*** Begin section ***

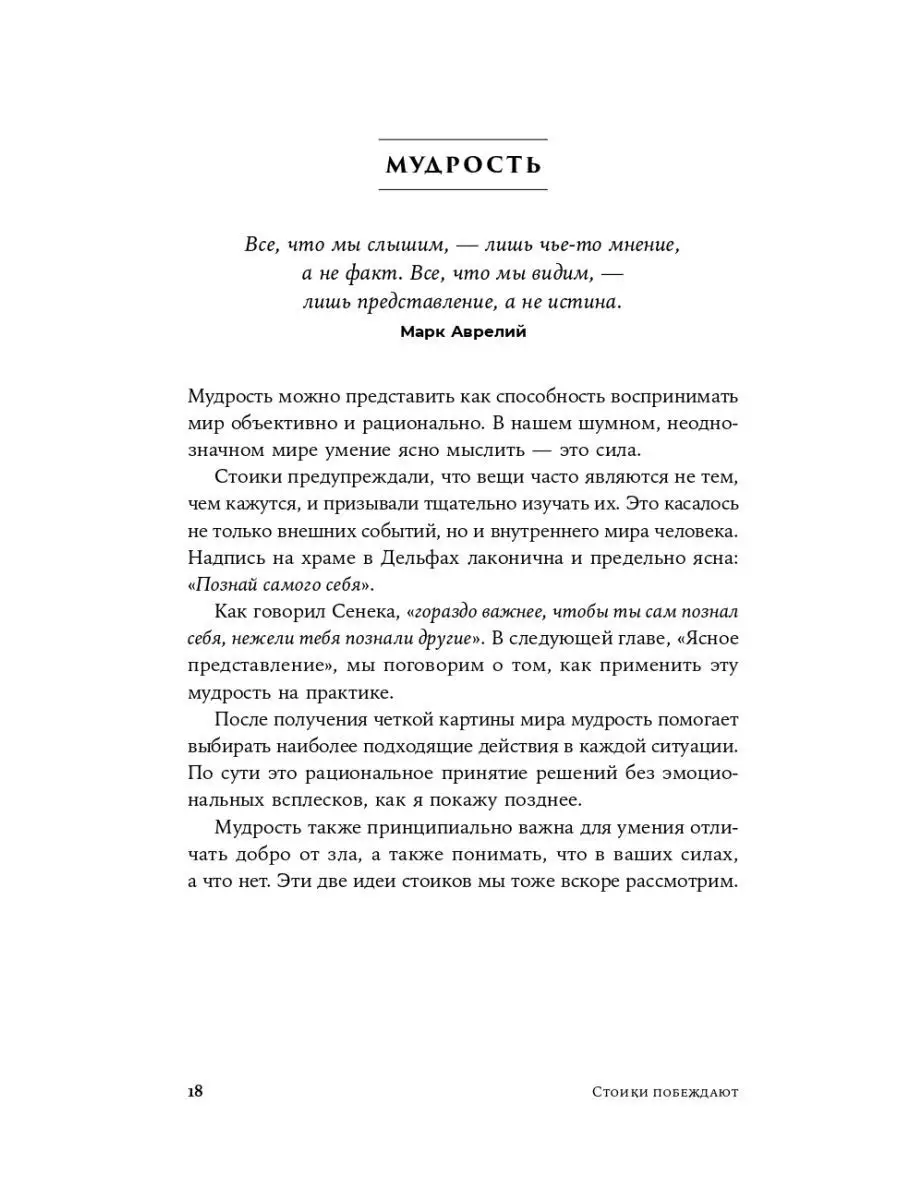 МУДРОСТЬ

Все, что мы слышим, — лишь чье-то мнение, а не факт. Все, что мы видим, — лишь представление, а не истина.
Марк Аврелий

Мудрость можно представить как способность воспринимать мир объективно и рационально. В нашем шумном, неоднозначном мире умение ясно мыслить — это сила.

Стоики предупреждали, что вещи часто являются не тем, чем кажутся, и призывали тщательно изучать их. Это касалось не только внешних событий, но и внутреннего мира человека. Надпись на храме в Дельфах лаконична и предельно ясна: «Познай самого себя».

Как говорил Сенека, «гораздо важнее, чтобы ты сам познал себя, нежели тебя познали другие». В следующей главе, «Ясное представление», мы поговорим о том, как применить эту мудрость на практике.

После получения четкой картины мира мудрость помогает выбирать наиболее подходящие действия в каждой ситуации. По сути это рациональное принятие решений без эмоциональных всплесков, как я покажу позднее.

Мудрость также принципиально важна для умения отличать добро от зла, а также понимать, что в ваших силах, а что нет. Эти две идеи стоиков мы тоже вскоре рассмотрим.

18 Стоики побеждают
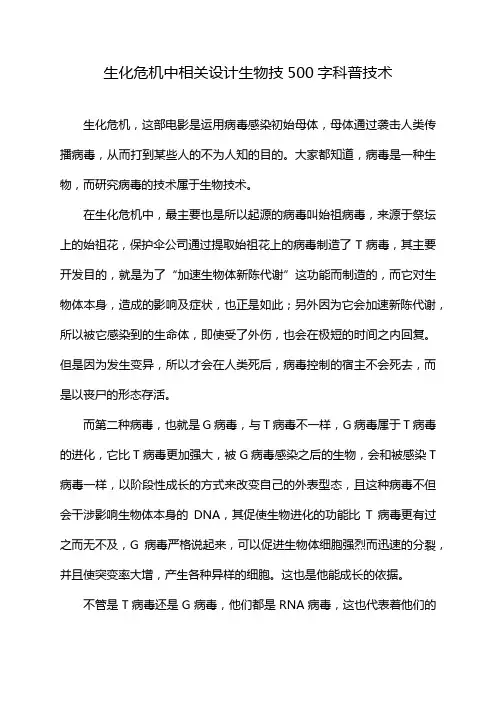 生化危机中相关设计生物技500字科普技术

生化危机，这部电影是运用病毒感染初始母体，母体通过袭击人类传播病毒，从而打到某些人的不为人知的目的。大家都知道，病毒是一种生物，而研究病毒的技术属于生物技术。

在生化危机中，最主要也是所以起源的病毒叫始祖病毒，来源于祭坛上的始祖花，保护伞公司通过提取始祖花上的病毒制造了T病毒，其主要开发目的，就是为了“加速生物体新陈代谢”这功能而制造的，而它对生物体本身，造成的影响及症状，也正是如此；另外因为它会加速新陈代谢，所以被它感染到的生命体，即使受了外伤，也会在极短的时间之内回复。但是因为发生变异，所以才会在人类死后，病毒控制的宿主不会死去，而是以丧尸的形态存活。

而第二种病毒，也就是G病毒，与T病毒不一样，G病毒属于T病毒的进化，它比T病毒更加强大，被G病毒感染之后的生物，会和被感染T病毒一样，以阶段性成长的方式来改变自己的外表型态，且这种病毒不但会干涉影响生物体本身的 DNA，其促使生物进化的功能比 T 病毒更有过之而无不及，G 病毒严格说起来，可以促进生物体细胞强烈而迅速的分裂，并且使突变率大增，产生各种异样的细胞。这也是他能成长的依据。

不管是T病毒还是G病毒，他们都是RNA病毒，这也代表着他们的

*** End section ***

An exact transcript is required, covering the lines from the one containing "Мудрость также принципиально" through the end of the listing above, inclusive, without pictures.

Мудрость также принципиально важна для умения отличать добро от зла, а также понимать, что в ваших силах, а что нет. Эти две идеи стоиков мы тоже вскоре рассмотрим.

18 Стоики побеждают
 生化危机中相关设计生物技500字科普技术

生化危机，这部电影是运用病毒感染初始母体，母体通过袭击人类传播病毒，从而打到某些人的不为人知的目的。大家都知道，病毒是一种生物，而研究病毒的技术属于生物技术。

在生化危机中，最主要也是所以起源的病毒叫始祖病毒，来源于祭坛上的始祖花，保护伞公司通过提取始祖花上的病毒制造了T病毒，其主要开发目的，就是为了“加速生物体新陈代谢”这功能而制造的，而它对生物体本身，造成的影响及症状，也正是如此；另外因为它会加速新陈代谢，所以被它感染到的生命体，即使受了外伤，也会在极短的时间之内回复。但是因为发生变异，所以才会在人类死后，病毒控制的宿主不会死去，而是以丧尸的形态存活。

而第二种病毒，也就是G病毒，与T病毒不一样，G病毒属于T病毒的进化，它比T病毒更加强大，被G病毒感染之后的生物，会和被感染T病毒一样，以阶段性成长的方式来改变自己的外表型态，且这种病毒不但会干涉影响生物体本身的 DNA，其促使生物进化的功能比 T 病毒更有过之而无不及，G 病毒严格说起来，可以促进生物体细胞强烈而迅速的分裂，并且使突变率大增，产生各种异样的细胞。这也是他能成长的依据。

不管是T病毒还是G病毒，他们都是RNA病毒，这也代表着他们的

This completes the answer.